After work: No Matata!
I did not know what to expect of Gaborone. When I was in Ghana, I did not have any particular love for the capital, Accra. The author of the Lonely Planet guide I read also was not thrilled about Gabs, but then again, compared to the safari areas in the north, maybe it's not. Still, we have been having a lot of fun! We get back from work fairly late, around 6:30-7 p.m. (with a 9-10 p.m. bedtime). We either cook dinner, or go out to a nearby place. It costs around $6-10 (U.S.). We can walk there when we get home, since it's still light out, then we have our friend, Samson (cab driver) pick us up afterwards when it's dark. He has been the on-call cab guy for this program and for another residency program out of UPenn (they work at Princess Marina Hospital) for years. He lives nearby, so it's a win-win. It's great having someone almost always ready to pick us up (if not, he sends his brother), and he has consistent business. Plus, he is a delight. So, where do we go out to dinner? The News Cafe down the block, attached to a hotel, has salads, burgers, and Mexican food that's pretty good. We went to a Portuguese place last week as a good-bye to one of the residents leaving. Awesome. Most restaurants are at the mall. Adrienne and I excitedly discovered a cheap Thai place. Go figure, but really good.

Last night, Adrienne and I met up with the parents of one of her friends from a previous trip abroad and a few of their friends, who have a beautiful home outside of Mokelodi, the closest game reserve. It was about 30 minutes away, but totally out of town and in the bush. We had a great time at this braai (barbecue in Botswana and South Africa).

Kgale Hill at sunset

We are planning this weekend and next. We're staying in Gaborone this weekend. I have to prepare for a presentation next week for the interns.

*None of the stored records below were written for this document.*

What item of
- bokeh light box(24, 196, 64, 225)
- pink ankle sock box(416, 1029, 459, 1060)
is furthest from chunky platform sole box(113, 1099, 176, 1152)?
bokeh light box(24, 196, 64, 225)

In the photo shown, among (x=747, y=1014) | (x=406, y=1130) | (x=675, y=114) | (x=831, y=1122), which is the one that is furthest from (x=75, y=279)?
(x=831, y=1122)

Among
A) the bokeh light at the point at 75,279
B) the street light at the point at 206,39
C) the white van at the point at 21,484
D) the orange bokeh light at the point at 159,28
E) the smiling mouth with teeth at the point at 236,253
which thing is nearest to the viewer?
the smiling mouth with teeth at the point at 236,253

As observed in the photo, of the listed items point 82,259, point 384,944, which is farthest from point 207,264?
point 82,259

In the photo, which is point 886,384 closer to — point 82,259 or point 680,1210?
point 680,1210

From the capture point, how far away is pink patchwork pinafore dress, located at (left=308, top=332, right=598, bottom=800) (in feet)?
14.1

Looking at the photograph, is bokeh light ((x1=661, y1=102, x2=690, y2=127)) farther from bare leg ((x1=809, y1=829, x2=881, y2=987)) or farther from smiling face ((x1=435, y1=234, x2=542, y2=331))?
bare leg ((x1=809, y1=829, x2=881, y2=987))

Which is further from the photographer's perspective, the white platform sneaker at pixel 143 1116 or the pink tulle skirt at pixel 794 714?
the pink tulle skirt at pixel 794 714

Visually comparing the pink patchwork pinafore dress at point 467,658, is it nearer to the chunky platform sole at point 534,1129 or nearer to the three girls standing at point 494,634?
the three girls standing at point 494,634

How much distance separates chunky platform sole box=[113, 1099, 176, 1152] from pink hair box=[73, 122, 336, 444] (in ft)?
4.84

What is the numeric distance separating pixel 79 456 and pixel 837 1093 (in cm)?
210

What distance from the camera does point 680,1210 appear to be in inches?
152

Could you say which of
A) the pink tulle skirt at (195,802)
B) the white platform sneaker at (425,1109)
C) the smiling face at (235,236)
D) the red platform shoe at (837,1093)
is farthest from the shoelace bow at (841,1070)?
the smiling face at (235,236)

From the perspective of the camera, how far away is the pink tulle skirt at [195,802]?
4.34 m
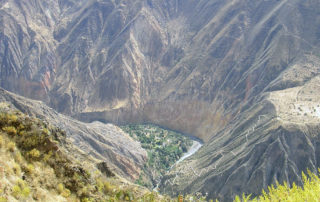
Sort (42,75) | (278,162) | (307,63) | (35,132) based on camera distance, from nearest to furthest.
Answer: (35,132)
(278,162)
(307,63)
(42,75)

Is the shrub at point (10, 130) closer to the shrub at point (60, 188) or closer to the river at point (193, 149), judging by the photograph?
the shrub at point (60, 188)

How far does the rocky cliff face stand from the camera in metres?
48.0

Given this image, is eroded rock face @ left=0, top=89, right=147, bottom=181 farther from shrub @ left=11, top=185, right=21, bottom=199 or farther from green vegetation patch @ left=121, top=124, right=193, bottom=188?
shrub @ left=11, top=185, right=21, bottom=199

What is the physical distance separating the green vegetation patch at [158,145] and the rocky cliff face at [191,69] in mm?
3635

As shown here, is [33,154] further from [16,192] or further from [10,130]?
[16,192]

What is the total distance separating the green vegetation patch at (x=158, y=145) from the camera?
62.4m

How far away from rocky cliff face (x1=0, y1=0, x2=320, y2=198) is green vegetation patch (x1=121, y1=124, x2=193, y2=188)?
3635mm

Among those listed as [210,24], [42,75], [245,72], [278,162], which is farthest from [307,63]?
[42,75]

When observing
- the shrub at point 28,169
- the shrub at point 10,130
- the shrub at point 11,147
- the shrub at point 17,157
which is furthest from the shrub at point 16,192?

We're hoping to go to a craft market and maybe another game drive at Mokelodi. Next week, we are trying to plan a trip to Madikwe, a game reserve in northern South Africa, I think 1.5-2 hours away. Just 2 more weeks of work before our vacation up north!

1 comment:

  1. Great stories - and to think it's only a sampling of the things you're seeing there. I had to take a moment after reading about the patient that picked her teeth with something out of the sharps bin. I mean Adrienne sometimes picks her teeth with a steak knife and that gives me the willies.

    Keep us updated on the absconded patient - will he ever come back?

    Excited to hear more about your time at the hospital and your upcoming presentation. Thanks for sharing!